また、「新集客ゾーン」では「郊外型商業施設に対抗できる集客ゾーン」と作る予定が、最も大きな事業者は、なんとイオングループである。あれっ?イオンって「郊外型」じゃなかったっけ‥
B戸畑まちづくり構想
戸畑地区にあった市有地13000平方mに民間事業者により、区役所、高齢者施設、保育所、分譲住宅などを一括して建設させ、完成後、区役所部分は市が10年の分割で購入。それ以外の公共部分は一括で購入する、というスキームである。

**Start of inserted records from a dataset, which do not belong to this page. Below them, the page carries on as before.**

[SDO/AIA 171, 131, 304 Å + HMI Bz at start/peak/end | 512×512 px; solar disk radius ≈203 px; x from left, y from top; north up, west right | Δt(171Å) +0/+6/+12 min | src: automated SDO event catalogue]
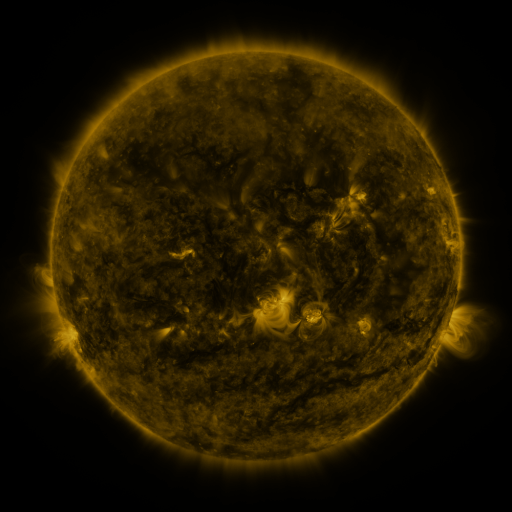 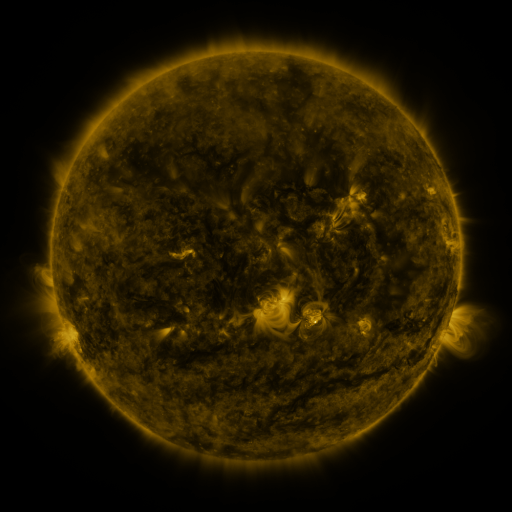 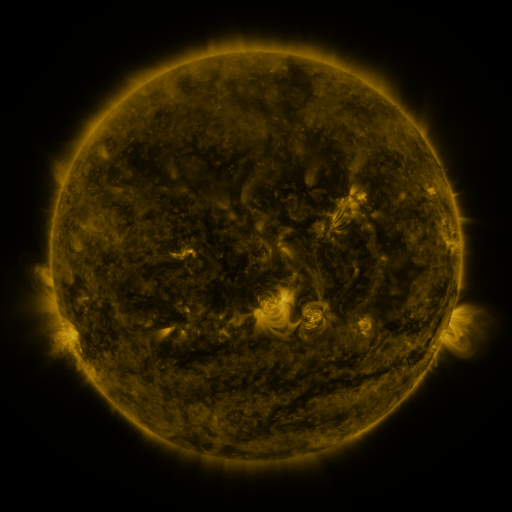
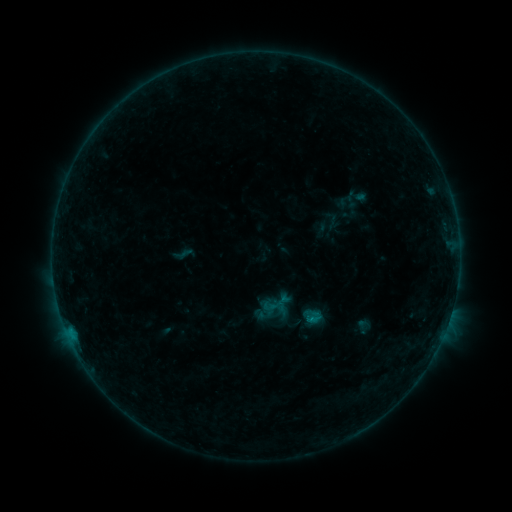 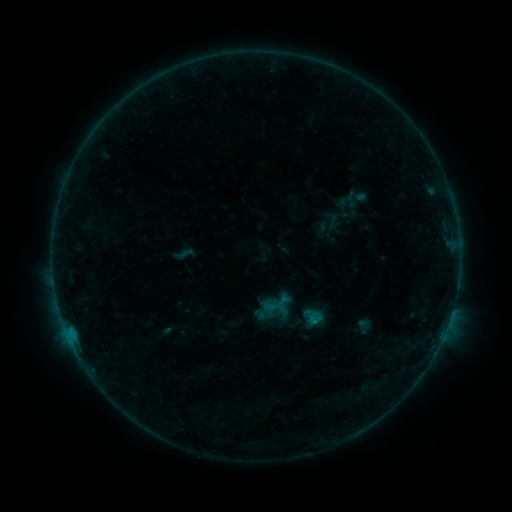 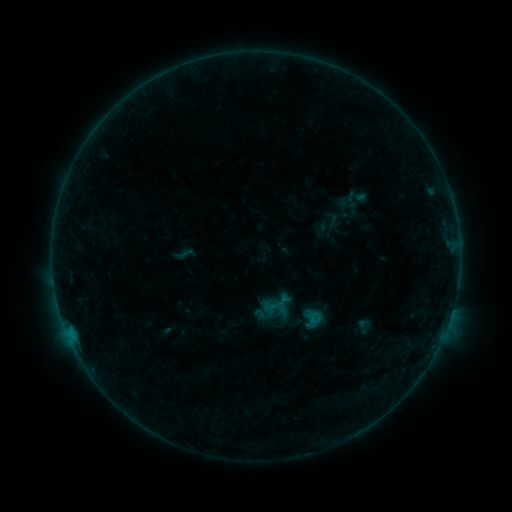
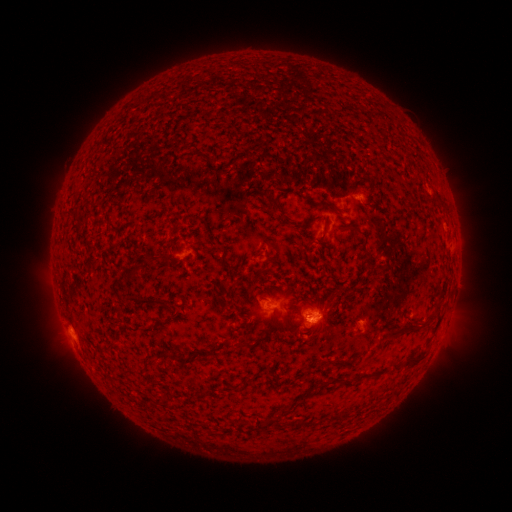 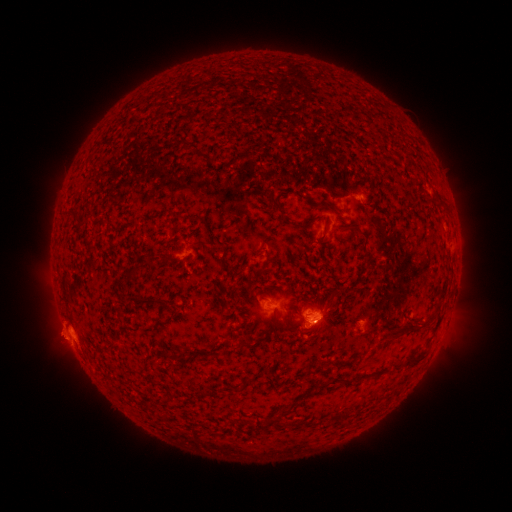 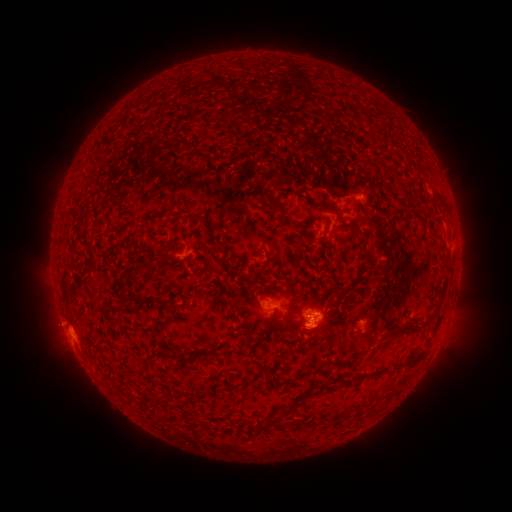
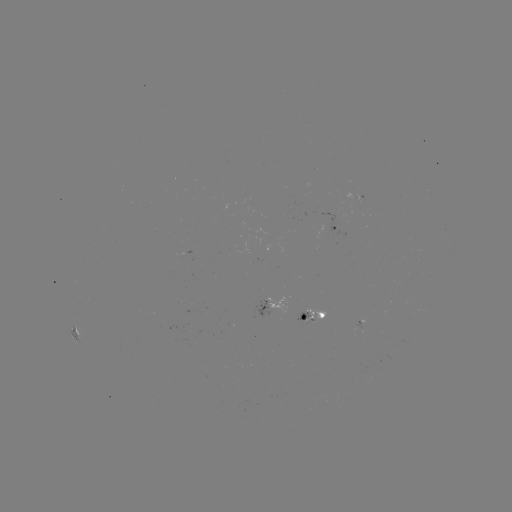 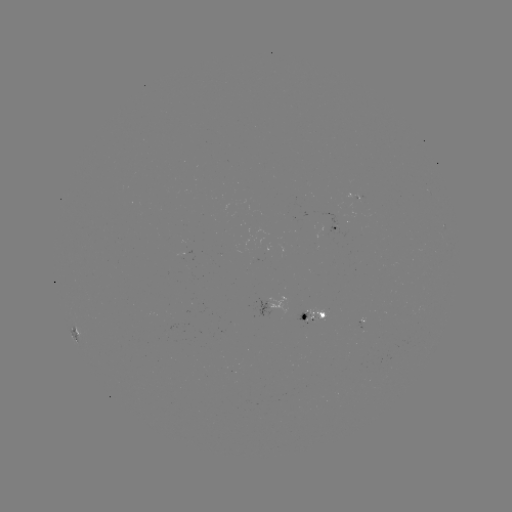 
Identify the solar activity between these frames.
eruption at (58, 330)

民間事業者は、市から譲り受けた土地に分譲マンションを建て、その利益と、建設工事の利益で立替金の金利やリスクを回収するものだ。検証の結果、市直営で入札して工事するより15%程度安くあがったそうだ。いかに、行政の積算単価が「甘い」かの好例だった。
宿泊は、外装工事中のビジネスホテルの「ド狭い」シングルルーム。深夜まで屋外の全館用エアコンのクーリングタワーがうるさくて眠れない。なんともならず、クレームをつけ部屋を交換してもらった。
有意義だったかどうかは別にして、どこぞの議会で問題になった、ゴルフ付豪華観光視察とはずいぶんと違うものであることは間違いない。